▶ _Consigne_
Recopiez mot pour mot le passage de l'article, de « Tenez-vous bien, le » à « alors ça explique. ».

Gros titre han... mais lorsque les événements que je vais décrire se sont déroulés, c'était pour moi pire que tout. Une grosse souffrance. Je l'ai surpassée évidemment, sinon je ne serais pas en train de faire un doigt d'honneur dans une direction géographique bien précise.
Tenez-vous bien, le récit est long, mais ça explique pourquoi je suis heureuse aujourd'hui et pourquoi je fais tout pour conserver ce bonheur. Et surtout, j'ai besoin de l'écrire d'une traite en résumant le plus possible, car c'est la première fois que je l'écris. Une sorte de finale à l'épisode quoi. J'en ai souvent parlé, je le raconterai probablement encore... mais écrit, ce sera la dernière. Écrire fait, disons, ressortir les émotions encore plus. Grosses émotions. Je vous l'avais dit que je le ferais, mais je réalise que ça brasse même si c'est un "case solved" pour moi. Pas oublié, pas oubliable, alors ça explique.

▶ _Extraits de données_
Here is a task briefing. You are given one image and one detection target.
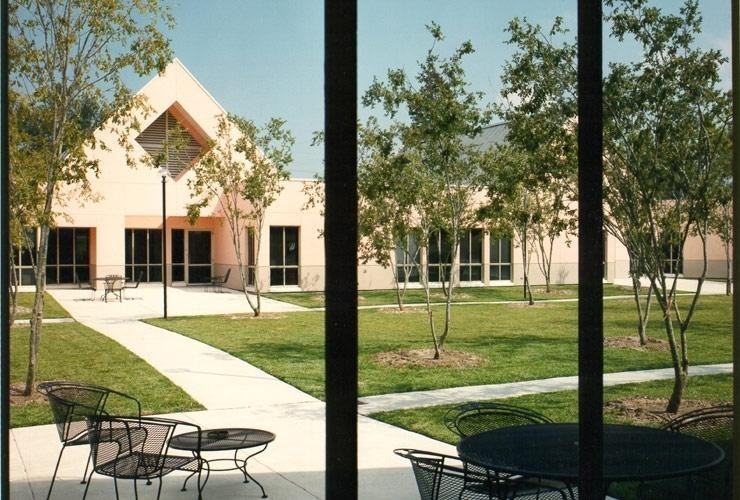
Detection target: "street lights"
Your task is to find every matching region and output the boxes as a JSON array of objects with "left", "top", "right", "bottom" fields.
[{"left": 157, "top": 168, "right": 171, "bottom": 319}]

---

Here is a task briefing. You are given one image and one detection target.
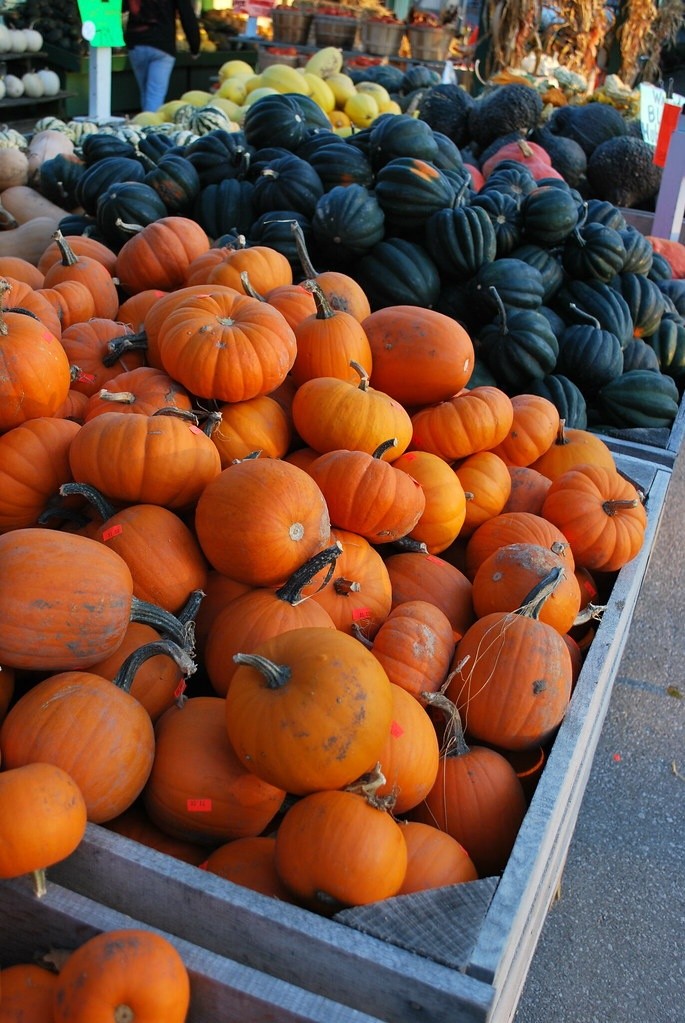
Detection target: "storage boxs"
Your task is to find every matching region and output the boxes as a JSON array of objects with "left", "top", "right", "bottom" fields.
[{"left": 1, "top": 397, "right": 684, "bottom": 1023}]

--

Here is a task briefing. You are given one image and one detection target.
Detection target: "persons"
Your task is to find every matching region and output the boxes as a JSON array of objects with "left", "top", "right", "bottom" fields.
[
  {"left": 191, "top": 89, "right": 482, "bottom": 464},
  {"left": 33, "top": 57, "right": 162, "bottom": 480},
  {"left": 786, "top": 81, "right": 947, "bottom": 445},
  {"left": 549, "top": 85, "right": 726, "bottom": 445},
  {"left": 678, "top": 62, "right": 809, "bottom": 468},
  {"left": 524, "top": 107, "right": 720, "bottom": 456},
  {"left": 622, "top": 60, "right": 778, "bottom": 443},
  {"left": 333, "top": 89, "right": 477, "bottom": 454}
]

▶ _Résultat attendu_
Tenez-vous bien, le récit est long, mais ça explique pourquoi je suis heureuse aujourd'hui et pourquoi je fais tout pour conserver ce bonheur. Et surtout, j'ai besoin de l'écrire d'une traite en résumant le plus possible, car c'est la première fois que je l'écris. Une sorte de finale à l'épisode quoi. J'en ai souvent parlé, je le raconterai probablement encore... mais écrit, ce sera la dernière. Écrire fait, disons, ressortir les émotions encore plus. Grosses émotions. Je vous l'avais dit que je le ferais, mais je réalise que ça brasse même si c'est un "case solved" pour moi. Pas oublié, pas oubliable, alors ça explique.